> Exercise aim: For every entry, output the exact wording.

*** Opening of Entries provided ***

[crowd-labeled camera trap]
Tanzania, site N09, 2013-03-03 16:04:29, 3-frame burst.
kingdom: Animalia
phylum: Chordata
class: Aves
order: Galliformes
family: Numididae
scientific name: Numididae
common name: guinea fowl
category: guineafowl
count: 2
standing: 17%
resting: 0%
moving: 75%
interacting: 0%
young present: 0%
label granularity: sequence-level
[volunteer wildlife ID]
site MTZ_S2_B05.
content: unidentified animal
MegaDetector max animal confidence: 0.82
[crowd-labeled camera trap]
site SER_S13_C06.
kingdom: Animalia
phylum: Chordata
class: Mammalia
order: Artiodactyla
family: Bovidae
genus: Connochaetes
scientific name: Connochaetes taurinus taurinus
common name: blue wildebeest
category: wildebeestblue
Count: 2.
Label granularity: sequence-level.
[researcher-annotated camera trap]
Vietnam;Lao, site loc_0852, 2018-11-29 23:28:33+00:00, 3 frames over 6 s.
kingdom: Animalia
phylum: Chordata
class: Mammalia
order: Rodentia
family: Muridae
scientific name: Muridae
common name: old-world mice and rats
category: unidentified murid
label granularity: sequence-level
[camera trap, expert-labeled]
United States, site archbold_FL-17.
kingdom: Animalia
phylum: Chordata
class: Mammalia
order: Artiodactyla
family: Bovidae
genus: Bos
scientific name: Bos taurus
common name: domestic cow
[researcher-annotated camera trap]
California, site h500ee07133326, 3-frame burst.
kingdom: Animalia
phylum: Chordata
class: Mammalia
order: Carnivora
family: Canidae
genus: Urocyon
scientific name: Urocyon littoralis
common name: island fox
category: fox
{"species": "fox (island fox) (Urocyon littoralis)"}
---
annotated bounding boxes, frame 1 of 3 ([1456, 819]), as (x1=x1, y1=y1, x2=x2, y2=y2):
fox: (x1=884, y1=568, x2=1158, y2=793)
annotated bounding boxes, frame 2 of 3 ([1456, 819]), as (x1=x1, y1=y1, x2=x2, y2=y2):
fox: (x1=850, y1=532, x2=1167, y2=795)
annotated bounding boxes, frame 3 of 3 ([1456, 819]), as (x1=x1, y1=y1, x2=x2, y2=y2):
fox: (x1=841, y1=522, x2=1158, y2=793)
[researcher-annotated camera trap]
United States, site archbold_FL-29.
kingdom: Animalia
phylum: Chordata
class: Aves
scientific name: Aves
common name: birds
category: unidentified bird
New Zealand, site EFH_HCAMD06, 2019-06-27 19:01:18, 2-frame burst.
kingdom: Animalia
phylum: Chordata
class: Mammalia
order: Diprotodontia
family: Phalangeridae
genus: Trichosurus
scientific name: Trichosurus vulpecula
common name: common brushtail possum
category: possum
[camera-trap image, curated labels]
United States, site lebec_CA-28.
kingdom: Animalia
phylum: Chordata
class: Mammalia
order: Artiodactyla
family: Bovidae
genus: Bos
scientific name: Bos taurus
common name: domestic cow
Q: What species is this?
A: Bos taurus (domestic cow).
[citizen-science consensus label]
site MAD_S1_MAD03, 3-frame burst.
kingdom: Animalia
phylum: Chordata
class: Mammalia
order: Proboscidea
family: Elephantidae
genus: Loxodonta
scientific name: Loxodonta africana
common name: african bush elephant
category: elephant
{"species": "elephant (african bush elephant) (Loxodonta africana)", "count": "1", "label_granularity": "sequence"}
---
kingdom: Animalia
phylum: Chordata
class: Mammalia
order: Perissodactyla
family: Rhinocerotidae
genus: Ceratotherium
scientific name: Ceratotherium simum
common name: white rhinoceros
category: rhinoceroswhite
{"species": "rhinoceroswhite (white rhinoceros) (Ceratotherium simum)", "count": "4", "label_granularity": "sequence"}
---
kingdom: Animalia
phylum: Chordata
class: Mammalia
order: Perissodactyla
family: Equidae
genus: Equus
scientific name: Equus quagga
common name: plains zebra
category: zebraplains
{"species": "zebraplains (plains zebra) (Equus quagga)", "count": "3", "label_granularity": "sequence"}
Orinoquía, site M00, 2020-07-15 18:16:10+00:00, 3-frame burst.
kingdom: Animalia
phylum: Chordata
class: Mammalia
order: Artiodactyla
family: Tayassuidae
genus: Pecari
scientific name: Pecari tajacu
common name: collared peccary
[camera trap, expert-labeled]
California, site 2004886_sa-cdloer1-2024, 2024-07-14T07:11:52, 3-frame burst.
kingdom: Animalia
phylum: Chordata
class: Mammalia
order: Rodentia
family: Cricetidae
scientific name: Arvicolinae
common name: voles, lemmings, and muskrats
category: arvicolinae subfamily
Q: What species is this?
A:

*** Close of Entries provided ***

> Answer space:
[crowd-labeled camera trap]
Tanzania, site N09, 2013-03-03 16:04:29, 3-frame burst.
kingdom: Animalia
phylum: Chordata
class: Aves
order: Galliformes
family: Numididae
scientific name: Numididae
common name: guinea fowl
category: guineafowl
count: 2
standing: 17%
resting: 0%
moving: 75%
interacting: 0%
young present: 0%
label granularity: sequence-level
[volunteer wildlife ID]
site MTZ_S2_B05.
content: unidentified animal
MegaDetector max animal confidence: 0.82
[crowd-labeled camera trap]
site SER_S13_C06.
kingdom: Animalia
phylum: Chordata
class: Mammalia
order: Artiodactyla
family: Bovidae
genus: Connochaetes
scientific name: Connochaetes taurinus taurinus
common name: blue wildebeest
category: wildebeestblue
Count: 2.
Label granularity: sequence-level.
[researcher-annotated camera trap]
Vietnam;Lao, site loc_0852, 2018-11-29 23:28:33+00:00, 3 frames over 6 s.
kingdom: Animalia
phylum: Chordata
class: Mammalia
order: Rodentia
family: Muridae
scientific name: Muridae
common name: old-world mice and rats
category: unidentified murid
label granularity: sequence-level
[camera trap, expert-labeled]
United States, site archbold_FL-17.
kingdom: Animalia
phylum: Chordata
class: Mammalia
order: Artiodactyla
family: Bovidae
genus: Bos
scientific name: Bos taurus
common name: domestic cow
[researcher-annotated camera trap]
California, site h500ee07133326, 3-frame burst.
kingdom: Animalia
phylum: Chordata
class: Mammalia
order: Carnivora
family: Canidae
genus: Urocyon
scientific name: Urocyon littoralis
common name: island fox
category: fox
{"species": "fox (island fox) (Urocyon littoralis)"}
---
annotated bounding boxes, frame 1 of 3 ([1456, 819]), as (x1=x1, y1=y1, x2=x2, y2=y2):
fox: (x1=884, y1=568, x2=1158, y2=793)
annotated bounding boxes, frame 2 of 3 ([1456, 819]), as (x1=x1, y1=y1, x2=x2, y2=y2):
fox: (x1=850, y1=532, x2=1167, y2=795)
annotated bounding boxes, frame 3 of 3 ([1456, 819]), as (x1=x1, y1=y1, x2=x2, y2=y2):
fox: (x1=841, y1=522, x2=1158, y2=793)
[researcher-annotated camera trap]
United States, site archbold_FL-29.
kingdom: Animalia
phylum: Chordata
class: Aves
scientific name: Aves
common name: birds
category: unidentified bird
New Zealand, site EFH_HCAMD06, 2019-06-27 19:01:18, 2-frame burst.
kingdom: Animalia
phylum: Chordata
class: Mammalia
order: Diprotodontia
family: Phalangeridae
genus: Trichosurus
scientific name: Trichosurus vulpecula
common name: common brushtail possum
category: possum
[camera-trap image, curated labels]
United States, site lebec_CA-28.
kingdom: Animalia
phylum: Chordata
class: Mammalia
order: Artiodactyla
family: Bovidae
genus: Bos
scientific name: Bos taurus
common name: domestic cow
Q: What species is this?
A: Bos taurus (domestic cow).
[citizen-science consensus label]
site MAD_S1_MAD03, 3-frame burst.
kingdom: Animalia
phylum: Chordata
class: Mammalia
order: Proboscidea
family: Elephantidae
genus: Loxodonta
scientific name: Loxodonta africana
common name: african bush elephant
category: elephant
{"species": "elephant (african bush elephant) (Loxodonta africana)", "count": "1", "label_granularity": "sequence"}
---
kingdom: Animalia
phylum: Chordata
class: Mammalia
order: Perissodactyla
family: Rhinocerotidae
genus: Ceratotherium
scientific name: Ceratotherium simum
common name: white rhinoceros
category: rhinoceroswhite
{"species": "rhinoceroswhite (white rhinoceros) (Ceratotherium simum)", "count": "4", "label_granularity": "sequence"}
---
kingdom: Animalia
phylum: Chordata
class: Mammalia
order: Perissodactyla
family: Equidae
genus: Equus
scientific name: Equus quagga
common name: plains zebra
category: zebraplains
{"species": "zebraplains (plains zebra) (Equus quagga)", "count": "3", "label_granularity": "sequence"}
Orinoquía, site M00, 2020-07-15 18:16:10+00:00, 3-frame burst.
kingdom: Animalia
phylum: Chordata
class: Mammalia
order: Artiodactyla
family: Tayassuidae
genus: Pecari
scientific name: Pecari tajacu
common name: collared peccary
[camera trap, expert-labeled]
California, site 2004886_sa-cdloer1-2024, 2024-07-14T07:11:52, 3-frame burst.
kingdom: Animalia
phylum: Chordata
class: Mammalia
order: Rodentia
family: Cricetidae
scientific name: Arvicolinae
common name: voles, lemmings, and muskrats
category: arvicolinae subfamily
Q: What species is this?
A:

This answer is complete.